Deux noix du Brésil par jour suffisent-elles vraiment ? Sur le papier oui, en pratique ce n'est pas fiable. Entre des noix du Mato Grosso et celles de l'Amazonas, il y a plus d'un facteur vingt, et l'origine ne figure pas sur l'emballage. En raison de la teneur naturelle en radium, deux pièces constituent de toute façon le maximum quotidien indiqué par la DGE — on ne peut donc pas simplement augmenter la portion si les noix sont pauvres en sélénium.

Pourquoi les végétariens se situaient-ils sous les vegans dans EPIC ? Parce que les produits laitiers apportent certes du sélénium au Royaume-Uni, mais peu par portion, et parce que les personnes vegan mangent en moyenne plus de fruits à coque, de graines et de légumineuses.

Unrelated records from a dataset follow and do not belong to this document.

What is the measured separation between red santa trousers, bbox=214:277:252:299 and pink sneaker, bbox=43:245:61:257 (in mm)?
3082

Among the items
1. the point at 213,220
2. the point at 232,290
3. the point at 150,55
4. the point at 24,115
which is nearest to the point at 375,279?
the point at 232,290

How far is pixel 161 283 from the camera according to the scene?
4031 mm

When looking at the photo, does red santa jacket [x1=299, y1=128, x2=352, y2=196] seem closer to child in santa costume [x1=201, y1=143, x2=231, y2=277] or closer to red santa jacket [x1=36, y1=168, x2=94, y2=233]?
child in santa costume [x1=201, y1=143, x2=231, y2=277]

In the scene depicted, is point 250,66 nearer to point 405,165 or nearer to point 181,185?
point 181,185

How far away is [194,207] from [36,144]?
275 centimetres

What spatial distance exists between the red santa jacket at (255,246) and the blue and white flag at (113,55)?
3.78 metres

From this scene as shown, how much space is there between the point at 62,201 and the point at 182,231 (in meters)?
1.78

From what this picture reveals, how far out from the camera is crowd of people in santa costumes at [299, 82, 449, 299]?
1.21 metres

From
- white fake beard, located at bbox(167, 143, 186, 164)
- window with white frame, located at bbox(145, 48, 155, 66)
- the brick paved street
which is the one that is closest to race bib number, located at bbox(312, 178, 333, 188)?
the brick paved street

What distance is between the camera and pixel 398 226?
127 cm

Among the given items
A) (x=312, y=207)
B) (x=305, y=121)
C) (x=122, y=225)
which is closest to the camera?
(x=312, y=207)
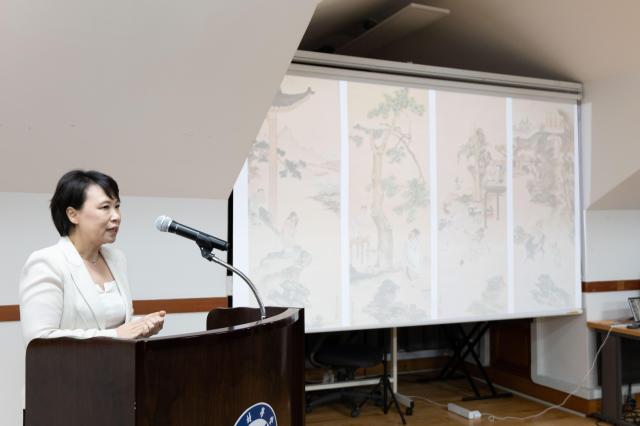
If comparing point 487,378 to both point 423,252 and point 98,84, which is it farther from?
point 98,84

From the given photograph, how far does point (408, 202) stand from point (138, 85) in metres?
1.91

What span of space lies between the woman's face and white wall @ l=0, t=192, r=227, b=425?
4.67 ft

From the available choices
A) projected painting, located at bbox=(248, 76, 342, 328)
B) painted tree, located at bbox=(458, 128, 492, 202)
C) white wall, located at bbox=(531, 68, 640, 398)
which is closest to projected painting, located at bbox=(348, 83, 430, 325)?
projected painting, located at bbox=(248, 76, 342, 328)

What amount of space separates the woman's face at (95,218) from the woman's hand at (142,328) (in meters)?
0.34

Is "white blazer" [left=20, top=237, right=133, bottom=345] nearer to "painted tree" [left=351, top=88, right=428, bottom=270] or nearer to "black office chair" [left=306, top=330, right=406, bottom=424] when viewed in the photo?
"painted tree" [left=351, top=88, right=428, bottom=270]

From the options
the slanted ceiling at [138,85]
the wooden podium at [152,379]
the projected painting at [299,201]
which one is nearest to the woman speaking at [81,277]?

La différence montre qu'il s'agit moins de ce que l'on retire que de ce qui prend la place laissée libre.

Puis-je calculer mon apport en sélénium avec une application ? De façon très approximative seulement. Le Bundeslebensmittelschlüssel ne contient pas de valeurs de sélénium ; les applications allemandes calculent donc avec des sources étrangères, ou pas du tout. Et les auteurs d'EPIC jugent expressément peu fiables les enquêtes de consommation pour estimer le sélénium. Le choix des aliments est un levier plus solide que le total en bas du carnet.

Sources : DGE, prise de position sur l'alimentation vegan (2024) · DGE, questions-réponses choisies sur le sélénium (mars 2021) · Sobiecki JG et al., Nutrition Research 2016;36(5):464–477 (EPIC-Oxford) · Weikert C et al., Deutsches Ärzteblatt International 2020;117(35–36):575–582 (étude RBVD du BfR) · Silva Junior EC et al., Chemosphere 2017;188:650–658 · De Temmerman L et al., Science of the Total Environment 2014;468–469:77–82 · EFSA, Scientific opinion on the tolerable upper intake level for selenium, EFSA Journal 2023;21(1):7704 · Office fédéral allemand de radioprotection (BfS), radionucléides naturels dans les noix du Brésil · règlement (UE) n° 432/2012.